Leipzig – Am Donnerstag lud der Verein „Wirtschaft für ein weltoffenes Sachsen“ zu seiner dritten Auftaktveranstaltung in die IHK Leipzig. Zielsetzung des Vereins ist, über die Chancen zu informieren, die Interkulturalität für die sächsische Wirtschaft bietet. Im Mittelpunkt der Vortragsreihe in den Räumlichkeiten der Industrie- und Handelskammer stand hierbei das Thema „Fachkräftemangel in Sachsen“ .

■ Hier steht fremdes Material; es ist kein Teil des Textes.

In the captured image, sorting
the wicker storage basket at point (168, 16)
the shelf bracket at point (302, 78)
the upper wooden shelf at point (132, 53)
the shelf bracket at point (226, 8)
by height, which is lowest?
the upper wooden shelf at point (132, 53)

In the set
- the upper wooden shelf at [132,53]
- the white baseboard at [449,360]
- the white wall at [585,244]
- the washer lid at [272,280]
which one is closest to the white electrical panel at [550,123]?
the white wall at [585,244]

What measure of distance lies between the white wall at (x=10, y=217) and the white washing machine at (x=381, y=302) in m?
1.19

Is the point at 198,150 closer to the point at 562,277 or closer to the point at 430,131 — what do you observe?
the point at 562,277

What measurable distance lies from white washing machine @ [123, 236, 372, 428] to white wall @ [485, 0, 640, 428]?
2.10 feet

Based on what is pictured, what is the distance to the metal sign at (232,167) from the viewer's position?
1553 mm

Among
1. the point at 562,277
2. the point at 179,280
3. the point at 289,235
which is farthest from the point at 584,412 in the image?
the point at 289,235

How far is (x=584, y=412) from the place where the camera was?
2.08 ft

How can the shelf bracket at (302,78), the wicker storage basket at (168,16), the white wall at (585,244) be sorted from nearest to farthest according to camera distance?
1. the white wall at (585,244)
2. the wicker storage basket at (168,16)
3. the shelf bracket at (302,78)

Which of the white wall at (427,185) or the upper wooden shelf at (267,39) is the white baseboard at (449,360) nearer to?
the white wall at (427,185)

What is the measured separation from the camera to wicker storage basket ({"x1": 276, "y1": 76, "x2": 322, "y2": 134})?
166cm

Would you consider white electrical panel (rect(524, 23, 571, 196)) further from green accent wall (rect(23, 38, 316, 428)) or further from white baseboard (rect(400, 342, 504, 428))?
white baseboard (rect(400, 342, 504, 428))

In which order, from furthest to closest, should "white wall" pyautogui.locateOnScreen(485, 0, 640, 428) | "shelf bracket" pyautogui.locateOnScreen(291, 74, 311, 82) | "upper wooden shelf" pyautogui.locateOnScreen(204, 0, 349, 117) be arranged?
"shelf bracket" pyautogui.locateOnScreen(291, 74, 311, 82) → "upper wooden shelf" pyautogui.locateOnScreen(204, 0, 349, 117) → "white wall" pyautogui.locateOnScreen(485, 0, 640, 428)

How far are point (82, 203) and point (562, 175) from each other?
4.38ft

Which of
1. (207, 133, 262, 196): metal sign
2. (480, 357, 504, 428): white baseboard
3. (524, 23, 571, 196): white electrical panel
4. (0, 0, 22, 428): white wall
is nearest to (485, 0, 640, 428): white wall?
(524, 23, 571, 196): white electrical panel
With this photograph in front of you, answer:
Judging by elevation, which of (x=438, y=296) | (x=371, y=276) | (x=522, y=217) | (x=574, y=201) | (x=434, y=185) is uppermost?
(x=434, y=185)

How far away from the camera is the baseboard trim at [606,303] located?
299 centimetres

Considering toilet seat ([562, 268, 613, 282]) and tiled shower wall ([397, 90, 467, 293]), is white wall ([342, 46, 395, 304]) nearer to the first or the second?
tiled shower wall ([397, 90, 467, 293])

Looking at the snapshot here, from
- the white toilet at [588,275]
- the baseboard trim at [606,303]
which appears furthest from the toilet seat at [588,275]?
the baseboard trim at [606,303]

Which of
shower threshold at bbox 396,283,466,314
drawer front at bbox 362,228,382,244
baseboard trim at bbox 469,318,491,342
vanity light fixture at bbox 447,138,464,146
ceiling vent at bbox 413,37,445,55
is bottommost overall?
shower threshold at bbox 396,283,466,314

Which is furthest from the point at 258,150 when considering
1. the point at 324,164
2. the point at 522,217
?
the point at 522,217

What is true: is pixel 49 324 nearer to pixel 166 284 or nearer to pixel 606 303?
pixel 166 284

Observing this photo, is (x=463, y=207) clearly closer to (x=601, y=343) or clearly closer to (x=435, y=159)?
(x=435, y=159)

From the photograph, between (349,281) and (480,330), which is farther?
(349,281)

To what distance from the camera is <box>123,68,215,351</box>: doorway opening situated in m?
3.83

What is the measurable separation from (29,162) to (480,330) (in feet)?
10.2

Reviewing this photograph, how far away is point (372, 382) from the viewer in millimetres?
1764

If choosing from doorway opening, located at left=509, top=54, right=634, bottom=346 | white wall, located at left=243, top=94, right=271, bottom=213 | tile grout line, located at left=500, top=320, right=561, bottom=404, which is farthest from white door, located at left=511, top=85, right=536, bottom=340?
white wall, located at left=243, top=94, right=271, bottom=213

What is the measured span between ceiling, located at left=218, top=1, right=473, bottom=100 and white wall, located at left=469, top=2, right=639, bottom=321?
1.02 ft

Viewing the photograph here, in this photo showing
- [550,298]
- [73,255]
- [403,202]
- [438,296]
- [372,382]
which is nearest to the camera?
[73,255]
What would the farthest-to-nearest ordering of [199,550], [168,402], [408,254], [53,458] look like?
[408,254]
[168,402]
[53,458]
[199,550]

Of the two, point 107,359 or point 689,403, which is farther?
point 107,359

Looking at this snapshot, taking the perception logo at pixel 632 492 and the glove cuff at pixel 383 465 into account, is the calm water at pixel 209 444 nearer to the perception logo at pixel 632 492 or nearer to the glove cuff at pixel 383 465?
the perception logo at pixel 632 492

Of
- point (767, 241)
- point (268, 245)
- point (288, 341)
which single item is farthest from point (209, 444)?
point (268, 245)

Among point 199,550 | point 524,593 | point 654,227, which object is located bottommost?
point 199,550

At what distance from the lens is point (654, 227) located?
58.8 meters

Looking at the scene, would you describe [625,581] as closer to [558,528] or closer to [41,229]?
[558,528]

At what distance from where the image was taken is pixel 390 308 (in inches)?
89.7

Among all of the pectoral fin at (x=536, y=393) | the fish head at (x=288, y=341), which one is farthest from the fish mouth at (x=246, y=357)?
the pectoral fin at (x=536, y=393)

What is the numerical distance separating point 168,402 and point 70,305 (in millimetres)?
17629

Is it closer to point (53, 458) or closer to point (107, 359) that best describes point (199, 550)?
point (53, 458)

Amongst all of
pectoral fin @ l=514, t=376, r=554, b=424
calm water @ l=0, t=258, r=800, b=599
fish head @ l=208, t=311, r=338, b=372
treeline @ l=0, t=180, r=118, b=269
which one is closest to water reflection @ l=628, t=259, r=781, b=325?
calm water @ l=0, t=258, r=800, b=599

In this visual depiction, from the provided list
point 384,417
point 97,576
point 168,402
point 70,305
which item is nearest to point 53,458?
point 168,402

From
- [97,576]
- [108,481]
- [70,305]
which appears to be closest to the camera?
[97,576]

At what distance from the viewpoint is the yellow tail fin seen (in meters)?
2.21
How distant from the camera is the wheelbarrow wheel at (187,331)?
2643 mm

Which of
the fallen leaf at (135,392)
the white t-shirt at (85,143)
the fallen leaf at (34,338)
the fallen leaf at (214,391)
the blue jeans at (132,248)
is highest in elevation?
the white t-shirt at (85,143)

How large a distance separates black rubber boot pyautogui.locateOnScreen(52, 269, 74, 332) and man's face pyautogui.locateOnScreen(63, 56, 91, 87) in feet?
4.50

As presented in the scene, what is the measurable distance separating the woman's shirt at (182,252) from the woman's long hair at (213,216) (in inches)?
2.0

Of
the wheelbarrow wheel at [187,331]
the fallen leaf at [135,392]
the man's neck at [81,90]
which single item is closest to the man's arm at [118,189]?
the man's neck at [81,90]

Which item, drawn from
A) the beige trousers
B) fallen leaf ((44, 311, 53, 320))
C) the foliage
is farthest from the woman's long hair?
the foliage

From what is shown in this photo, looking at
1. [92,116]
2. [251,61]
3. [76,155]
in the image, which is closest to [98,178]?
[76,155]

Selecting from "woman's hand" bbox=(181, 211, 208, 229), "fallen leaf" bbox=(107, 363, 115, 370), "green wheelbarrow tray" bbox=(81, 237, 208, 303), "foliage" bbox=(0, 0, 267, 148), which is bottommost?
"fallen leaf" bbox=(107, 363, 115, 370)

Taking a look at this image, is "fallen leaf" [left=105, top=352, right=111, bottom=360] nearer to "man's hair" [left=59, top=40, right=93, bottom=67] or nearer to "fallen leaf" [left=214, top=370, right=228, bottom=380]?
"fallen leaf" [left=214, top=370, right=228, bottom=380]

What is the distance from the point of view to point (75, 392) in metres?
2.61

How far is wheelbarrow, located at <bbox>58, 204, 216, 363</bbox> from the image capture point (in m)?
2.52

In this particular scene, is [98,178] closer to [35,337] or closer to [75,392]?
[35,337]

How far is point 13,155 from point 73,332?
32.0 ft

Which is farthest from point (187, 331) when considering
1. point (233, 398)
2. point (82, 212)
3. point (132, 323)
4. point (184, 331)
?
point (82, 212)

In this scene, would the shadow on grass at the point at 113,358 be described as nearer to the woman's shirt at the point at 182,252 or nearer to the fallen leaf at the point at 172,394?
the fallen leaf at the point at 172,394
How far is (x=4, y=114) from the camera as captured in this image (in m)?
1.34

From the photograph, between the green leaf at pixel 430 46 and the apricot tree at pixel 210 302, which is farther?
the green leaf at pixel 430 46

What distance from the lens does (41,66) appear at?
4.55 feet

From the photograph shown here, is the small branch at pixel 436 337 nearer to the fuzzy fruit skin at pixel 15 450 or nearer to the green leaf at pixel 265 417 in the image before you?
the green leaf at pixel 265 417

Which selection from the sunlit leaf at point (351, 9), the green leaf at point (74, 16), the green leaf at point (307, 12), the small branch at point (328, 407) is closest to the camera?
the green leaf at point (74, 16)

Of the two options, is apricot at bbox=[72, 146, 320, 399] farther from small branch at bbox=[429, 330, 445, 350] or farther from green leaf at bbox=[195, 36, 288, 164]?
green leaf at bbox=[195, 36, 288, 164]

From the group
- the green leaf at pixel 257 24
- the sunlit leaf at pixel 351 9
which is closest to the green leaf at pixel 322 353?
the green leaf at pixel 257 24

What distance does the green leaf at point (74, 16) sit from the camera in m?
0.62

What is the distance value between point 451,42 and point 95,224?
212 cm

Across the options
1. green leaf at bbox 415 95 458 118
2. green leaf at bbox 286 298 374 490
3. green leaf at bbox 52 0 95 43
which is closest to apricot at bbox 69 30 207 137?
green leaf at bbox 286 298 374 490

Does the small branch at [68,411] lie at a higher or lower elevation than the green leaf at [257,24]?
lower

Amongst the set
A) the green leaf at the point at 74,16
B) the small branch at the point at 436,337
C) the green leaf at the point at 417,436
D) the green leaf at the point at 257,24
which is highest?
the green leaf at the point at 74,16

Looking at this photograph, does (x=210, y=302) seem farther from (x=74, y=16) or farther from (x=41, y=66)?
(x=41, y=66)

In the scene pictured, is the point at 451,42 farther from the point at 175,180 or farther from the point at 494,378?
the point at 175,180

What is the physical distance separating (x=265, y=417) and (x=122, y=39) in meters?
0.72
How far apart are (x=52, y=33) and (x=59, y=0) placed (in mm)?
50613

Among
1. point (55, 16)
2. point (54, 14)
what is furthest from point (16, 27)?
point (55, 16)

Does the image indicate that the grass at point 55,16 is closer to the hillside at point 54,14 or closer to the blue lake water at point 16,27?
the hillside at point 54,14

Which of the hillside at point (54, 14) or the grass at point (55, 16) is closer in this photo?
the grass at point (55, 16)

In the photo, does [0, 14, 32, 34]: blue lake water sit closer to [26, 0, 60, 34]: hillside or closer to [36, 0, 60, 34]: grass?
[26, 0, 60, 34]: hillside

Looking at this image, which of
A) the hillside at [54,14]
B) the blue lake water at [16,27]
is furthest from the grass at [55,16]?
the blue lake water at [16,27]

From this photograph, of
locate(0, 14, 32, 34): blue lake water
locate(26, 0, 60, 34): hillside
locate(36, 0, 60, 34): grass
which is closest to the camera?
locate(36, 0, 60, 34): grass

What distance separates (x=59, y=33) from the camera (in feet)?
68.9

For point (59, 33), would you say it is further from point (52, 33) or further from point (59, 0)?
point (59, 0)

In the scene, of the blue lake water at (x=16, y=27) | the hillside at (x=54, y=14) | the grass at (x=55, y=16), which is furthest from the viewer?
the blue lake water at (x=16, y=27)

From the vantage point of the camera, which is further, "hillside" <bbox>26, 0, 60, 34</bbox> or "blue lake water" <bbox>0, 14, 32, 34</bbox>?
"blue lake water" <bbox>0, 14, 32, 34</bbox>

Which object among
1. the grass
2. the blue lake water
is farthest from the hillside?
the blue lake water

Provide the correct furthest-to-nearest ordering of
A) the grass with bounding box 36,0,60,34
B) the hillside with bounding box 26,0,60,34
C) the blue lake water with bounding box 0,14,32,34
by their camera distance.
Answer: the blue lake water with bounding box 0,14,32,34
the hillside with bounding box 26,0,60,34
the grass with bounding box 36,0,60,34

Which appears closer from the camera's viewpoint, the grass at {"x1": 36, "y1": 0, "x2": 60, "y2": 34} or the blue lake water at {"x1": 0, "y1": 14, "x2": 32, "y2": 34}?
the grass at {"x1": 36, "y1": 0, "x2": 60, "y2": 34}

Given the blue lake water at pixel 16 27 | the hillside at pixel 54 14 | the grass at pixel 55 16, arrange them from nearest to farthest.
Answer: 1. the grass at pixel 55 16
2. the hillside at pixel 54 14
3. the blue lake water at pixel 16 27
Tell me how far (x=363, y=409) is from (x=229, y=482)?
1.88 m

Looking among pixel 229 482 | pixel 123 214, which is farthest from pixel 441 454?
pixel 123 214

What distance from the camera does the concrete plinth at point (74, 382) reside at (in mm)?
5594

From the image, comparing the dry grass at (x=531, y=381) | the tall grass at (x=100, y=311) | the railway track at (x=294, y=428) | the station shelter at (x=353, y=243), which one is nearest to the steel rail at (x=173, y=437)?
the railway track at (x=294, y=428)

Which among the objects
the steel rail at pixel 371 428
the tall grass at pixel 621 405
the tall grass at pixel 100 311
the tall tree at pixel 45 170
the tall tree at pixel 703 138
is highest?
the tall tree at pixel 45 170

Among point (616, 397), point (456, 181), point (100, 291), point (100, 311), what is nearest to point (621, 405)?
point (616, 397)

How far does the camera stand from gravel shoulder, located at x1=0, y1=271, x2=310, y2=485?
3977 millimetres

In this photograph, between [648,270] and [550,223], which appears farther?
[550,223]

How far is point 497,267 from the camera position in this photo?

Neben Vorstandssprecher Andreas von Bismarck und zahlreichen Wirtschaftsvertretern wohnten auch der Präsident der Leipziger IHK, Kristian Kirpal, Staatsminister Dr. Fritz Jaeckel und OB Burkhard Jung der Veranstaltung bei. Der Leipziger Oberbürgermeister unterstützt den Verein als Mitglied des Kuratoriums.

Der Freistaat Sachsen möchte bis zum Jahr 2020 in die Sicherung von Fachkräften investieren. Gerade auch die Integration von Zuwanderern in ansässige Unternehmen möchte der Verein fördern. Laut einer vereinsinternen Umfrage berichten zwei Drittel der am Projekt beteiligten Unternehmen von guten Erfahrungen mit Mitarbeitern mit Migrationshintergrund.